[Entries drawn from a collection]
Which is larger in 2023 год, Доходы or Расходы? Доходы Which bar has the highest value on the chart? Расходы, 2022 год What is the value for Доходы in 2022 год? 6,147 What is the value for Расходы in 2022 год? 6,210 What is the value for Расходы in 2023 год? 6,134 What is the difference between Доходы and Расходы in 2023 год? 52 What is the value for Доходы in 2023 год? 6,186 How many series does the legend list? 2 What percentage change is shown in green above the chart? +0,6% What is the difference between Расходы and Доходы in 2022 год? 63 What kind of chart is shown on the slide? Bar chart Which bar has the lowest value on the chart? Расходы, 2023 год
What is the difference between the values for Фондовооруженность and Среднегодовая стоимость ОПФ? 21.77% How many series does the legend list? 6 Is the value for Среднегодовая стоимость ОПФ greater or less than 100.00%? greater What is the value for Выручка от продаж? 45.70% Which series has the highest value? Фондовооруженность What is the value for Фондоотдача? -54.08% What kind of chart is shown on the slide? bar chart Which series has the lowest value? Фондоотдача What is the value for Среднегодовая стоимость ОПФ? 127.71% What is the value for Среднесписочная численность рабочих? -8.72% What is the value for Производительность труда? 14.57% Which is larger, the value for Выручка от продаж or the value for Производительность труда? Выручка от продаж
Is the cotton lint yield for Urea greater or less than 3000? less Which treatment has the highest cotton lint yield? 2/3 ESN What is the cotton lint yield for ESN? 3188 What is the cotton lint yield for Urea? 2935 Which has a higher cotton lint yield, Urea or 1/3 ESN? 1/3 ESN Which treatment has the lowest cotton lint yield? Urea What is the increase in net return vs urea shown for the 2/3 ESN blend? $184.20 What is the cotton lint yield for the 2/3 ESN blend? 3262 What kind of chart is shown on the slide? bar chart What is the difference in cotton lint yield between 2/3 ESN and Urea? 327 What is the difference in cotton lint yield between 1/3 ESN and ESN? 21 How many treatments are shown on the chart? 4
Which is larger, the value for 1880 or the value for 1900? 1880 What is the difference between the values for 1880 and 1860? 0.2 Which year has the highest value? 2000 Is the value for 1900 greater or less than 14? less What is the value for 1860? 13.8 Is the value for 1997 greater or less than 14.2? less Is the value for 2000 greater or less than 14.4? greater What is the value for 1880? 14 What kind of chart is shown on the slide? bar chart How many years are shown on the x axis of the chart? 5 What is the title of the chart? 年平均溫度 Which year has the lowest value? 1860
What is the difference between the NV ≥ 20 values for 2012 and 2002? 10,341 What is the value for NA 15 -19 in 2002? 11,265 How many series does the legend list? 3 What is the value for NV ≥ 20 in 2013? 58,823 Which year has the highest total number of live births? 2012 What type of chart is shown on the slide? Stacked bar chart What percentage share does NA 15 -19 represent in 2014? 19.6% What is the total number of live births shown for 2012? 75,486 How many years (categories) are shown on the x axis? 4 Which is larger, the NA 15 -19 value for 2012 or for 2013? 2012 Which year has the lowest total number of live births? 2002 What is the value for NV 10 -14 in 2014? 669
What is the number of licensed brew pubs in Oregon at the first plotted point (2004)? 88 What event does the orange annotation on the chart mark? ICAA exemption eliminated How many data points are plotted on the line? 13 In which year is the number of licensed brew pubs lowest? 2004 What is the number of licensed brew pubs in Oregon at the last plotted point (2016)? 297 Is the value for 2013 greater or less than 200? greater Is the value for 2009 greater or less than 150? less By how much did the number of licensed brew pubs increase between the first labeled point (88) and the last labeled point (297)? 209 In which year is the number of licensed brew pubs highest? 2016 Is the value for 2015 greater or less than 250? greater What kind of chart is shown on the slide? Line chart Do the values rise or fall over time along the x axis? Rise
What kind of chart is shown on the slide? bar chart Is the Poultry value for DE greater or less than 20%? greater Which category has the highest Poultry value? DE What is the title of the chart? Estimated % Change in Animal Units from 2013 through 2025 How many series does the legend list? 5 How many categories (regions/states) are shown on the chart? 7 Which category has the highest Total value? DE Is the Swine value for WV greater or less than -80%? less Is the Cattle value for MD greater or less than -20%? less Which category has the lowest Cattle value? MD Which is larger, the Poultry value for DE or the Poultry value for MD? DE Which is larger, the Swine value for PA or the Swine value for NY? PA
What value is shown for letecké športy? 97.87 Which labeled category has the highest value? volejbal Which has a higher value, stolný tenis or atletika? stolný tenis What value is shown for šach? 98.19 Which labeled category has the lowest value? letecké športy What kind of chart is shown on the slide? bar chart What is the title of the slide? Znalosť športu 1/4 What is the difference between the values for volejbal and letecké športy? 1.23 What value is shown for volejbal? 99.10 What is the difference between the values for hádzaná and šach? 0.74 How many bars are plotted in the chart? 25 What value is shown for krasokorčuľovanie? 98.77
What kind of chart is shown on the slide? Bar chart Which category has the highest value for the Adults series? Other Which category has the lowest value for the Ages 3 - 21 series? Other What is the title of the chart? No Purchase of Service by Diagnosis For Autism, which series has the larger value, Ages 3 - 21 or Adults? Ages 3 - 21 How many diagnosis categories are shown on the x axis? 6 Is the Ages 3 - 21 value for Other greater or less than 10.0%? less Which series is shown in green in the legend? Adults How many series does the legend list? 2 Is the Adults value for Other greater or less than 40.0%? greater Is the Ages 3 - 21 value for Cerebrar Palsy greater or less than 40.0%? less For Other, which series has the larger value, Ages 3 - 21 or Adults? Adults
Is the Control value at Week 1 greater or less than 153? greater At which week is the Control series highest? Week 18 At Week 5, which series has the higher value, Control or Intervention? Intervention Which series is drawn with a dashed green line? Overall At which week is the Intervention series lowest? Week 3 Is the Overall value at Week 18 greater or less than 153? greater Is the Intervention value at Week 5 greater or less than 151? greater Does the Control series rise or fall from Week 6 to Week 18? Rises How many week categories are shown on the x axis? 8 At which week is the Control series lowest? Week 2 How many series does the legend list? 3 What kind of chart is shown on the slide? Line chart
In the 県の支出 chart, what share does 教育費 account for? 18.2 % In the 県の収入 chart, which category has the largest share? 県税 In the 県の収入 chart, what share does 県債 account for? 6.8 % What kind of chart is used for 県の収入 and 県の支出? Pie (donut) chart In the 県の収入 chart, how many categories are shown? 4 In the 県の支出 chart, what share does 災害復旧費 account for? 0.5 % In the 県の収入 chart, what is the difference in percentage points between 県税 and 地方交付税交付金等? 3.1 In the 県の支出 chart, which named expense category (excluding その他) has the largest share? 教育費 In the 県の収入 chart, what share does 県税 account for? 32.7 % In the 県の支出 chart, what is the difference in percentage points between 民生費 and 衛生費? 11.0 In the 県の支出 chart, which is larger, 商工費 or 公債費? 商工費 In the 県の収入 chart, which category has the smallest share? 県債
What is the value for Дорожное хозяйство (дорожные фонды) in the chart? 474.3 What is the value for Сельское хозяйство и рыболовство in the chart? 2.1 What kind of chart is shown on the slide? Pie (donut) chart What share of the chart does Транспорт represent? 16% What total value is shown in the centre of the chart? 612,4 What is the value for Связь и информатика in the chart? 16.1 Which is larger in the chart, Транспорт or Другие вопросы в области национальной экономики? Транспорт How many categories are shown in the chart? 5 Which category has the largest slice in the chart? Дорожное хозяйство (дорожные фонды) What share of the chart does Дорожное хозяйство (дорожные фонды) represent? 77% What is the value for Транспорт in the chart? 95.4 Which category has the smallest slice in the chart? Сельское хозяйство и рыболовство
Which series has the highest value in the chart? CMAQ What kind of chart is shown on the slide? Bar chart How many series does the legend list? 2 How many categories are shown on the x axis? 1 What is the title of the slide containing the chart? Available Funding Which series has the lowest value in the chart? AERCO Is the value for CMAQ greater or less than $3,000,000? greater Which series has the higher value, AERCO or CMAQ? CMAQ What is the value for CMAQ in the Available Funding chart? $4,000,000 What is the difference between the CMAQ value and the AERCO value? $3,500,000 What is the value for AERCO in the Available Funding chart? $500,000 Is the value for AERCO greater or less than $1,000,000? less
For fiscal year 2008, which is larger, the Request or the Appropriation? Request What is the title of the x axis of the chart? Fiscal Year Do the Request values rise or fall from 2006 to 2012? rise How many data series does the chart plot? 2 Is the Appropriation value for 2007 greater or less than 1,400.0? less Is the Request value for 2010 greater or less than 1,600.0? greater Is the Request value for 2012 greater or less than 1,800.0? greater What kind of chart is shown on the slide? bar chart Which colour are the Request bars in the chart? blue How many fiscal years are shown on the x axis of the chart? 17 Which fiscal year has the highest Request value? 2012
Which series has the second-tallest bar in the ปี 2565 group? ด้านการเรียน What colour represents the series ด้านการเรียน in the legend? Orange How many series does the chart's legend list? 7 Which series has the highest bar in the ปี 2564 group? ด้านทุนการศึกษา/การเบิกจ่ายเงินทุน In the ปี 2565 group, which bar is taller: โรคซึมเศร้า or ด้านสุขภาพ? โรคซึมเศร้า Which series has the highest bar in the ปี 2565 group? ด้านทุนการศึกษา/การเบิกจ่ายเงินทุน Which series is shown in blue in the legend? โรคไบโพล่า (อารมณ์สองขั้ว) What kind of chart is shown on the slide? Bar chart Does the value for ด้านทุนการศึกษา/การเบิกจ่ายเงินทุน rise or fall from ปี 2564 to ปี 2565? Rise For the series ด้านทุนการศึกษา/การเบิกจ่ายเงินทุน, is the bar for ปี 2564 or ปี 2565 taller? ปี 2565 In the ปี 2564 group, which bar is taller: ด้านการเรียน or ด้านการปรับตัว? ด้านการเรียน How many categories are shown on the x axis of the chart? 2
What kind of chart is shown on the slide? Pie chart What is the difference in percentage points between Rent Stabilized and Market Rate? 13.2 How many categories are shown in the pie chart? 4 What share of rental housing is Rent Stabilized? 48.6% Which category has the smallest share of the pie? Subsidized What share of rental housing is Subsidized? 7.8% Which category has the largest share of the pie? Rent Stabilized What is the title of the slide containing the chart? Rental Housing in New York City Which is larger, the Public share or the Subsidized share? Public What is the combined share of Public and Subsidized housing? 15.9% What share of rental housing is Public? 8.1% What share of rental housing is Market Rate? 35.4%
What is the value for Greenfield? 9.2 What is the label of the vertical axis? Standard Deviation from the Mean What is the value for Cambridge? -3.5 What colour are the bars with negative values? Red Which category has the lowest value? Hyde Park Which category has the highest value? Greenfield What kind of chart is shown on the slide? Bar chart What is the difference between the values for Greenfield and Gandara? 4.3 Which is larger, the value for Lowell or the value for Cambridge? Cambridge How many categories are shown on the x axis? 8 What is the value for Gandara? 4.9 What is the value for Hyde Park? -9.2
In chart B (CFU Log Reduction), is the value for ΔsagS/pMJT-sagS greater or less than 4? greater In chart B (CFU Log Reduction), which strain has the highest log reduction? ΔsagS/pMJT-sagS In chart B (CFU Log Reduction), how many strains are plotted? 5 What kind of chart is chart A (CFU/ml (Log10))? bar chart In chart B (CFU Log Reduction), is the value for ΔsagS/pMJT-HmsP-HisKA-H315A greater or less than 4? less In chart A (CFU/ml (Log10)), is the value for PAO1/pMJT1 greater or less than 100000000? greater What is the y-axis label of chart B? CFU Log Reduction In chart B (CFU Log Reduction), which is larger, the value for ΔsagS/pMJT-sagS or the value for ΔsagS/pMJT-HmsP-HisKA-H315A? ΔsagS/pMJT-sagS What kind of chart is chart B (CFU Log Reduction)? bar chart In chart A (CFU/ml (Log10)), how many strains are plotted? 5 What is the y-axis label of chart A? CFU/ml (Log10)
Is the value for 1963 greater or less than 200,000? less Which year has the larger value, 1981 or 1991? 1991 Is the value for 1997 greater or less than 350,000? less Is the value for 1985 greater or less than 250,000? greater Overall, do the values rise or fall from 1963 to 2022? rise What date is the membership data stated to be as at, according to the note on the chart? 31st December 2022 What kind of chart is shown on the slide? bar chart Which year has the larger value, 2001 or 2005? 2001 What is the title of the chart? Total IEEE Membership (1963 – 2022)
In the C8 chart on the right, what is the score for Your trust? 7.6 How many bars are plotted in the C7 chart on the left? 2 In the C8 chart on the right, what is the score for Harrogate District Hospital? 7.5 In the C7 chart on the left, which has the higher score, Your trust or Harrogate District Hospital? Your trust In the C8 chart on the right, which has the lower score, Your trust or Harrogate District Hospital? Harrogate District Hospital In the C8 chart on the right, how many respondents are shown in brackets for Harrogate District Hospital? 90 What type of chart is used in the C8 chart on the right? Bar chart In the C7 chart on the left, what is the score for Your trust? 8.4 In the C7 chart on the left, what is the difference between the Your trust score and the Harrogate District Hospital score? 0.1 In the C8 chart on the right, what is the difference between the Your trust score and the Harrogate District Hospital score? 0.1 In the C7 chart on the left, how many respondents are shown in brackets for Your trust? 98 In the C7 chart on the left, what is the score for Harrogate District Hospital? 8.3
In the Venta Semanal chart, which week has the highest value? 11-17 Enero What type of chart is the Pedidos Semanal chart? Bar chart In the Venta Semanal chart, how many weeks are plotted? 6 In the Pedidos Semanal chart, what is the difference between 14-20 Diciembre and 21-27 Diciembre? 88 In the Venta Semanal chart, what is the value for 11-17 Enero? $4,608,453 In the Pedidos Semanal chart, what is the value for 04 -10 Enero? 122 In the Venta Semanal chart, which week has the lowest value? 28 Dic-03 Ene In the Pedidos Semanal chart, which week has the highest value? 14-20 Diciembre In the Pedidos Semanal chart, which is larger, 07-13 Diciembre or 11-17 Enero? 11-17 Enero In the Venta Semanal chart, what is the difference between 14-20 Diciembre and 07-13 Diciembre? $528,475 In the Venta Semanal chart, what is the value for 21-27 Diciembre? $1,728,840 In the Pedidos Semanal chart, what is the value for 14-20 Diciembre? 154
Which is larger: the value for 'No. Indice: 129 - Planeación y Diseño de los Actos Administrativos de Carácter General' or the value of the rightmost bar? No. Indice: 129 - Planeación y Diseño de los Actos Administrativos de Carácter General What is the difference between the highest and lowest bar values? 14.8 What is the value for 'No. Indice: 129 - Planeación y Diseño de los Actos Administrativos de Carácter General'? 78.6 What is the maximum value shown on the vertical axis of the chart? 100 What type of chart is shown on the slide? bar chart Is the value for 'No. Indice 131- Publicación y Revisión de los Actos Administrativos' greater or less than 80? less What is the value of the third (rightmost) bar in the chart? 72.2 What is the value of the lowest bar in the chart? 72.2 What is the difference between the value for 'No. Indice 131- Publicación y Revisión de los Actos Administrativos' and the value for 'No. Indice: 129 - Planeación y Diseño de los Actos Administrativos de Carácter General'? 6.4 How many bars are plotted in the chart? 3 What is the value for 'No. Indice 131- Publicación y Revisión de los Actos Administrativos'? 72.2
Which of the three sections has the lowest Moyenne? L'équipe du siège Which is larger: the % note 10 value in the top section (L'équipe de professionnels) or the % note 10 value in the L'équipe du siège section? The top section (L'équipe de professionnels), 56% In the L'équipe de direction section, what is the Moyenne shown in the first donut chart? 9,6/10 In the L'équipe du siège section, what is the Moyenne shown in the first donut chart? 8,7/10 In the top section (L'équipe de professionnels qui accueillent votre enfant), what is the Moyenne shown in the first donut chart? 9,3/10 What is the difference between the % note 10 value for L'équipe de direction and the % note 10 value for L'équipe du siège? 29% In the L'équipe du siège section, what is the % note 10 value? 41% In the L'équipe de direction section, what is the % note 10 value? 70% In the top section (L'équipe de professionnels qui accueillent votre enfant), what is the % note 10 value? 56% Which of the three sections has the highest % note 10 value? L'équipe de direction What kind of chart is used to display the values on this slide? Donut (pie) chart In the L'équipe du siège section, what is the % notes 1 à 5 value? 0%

Task item =
Which lines of the records above contain the word "Rental"? Show each of those lines in full.

Answer to the exercise =
What kind of chart is shown on the slide? Pie chart What is the difference in percentage points between Rent Stabilized and Market Rate? 13.2 How many categories are shown in the pie chart? 4 What share of rental housing is Rent Stabilized? 48.6% Which category has the smallest share of the pie? Subsidized What share of rental housing is Subsidized? 7.8% Which category has the largest share of the pie? Rent Stabilized What is the title of the slide containing the chart? Rental Housing in New York City Which is larger, the Public share or the Subsidized share? Public What is the combined share of Public and Subsidized housing? 15.9% What share of rental housing is Public? 8.1% What share of rental housing is Market Rate? 35.4%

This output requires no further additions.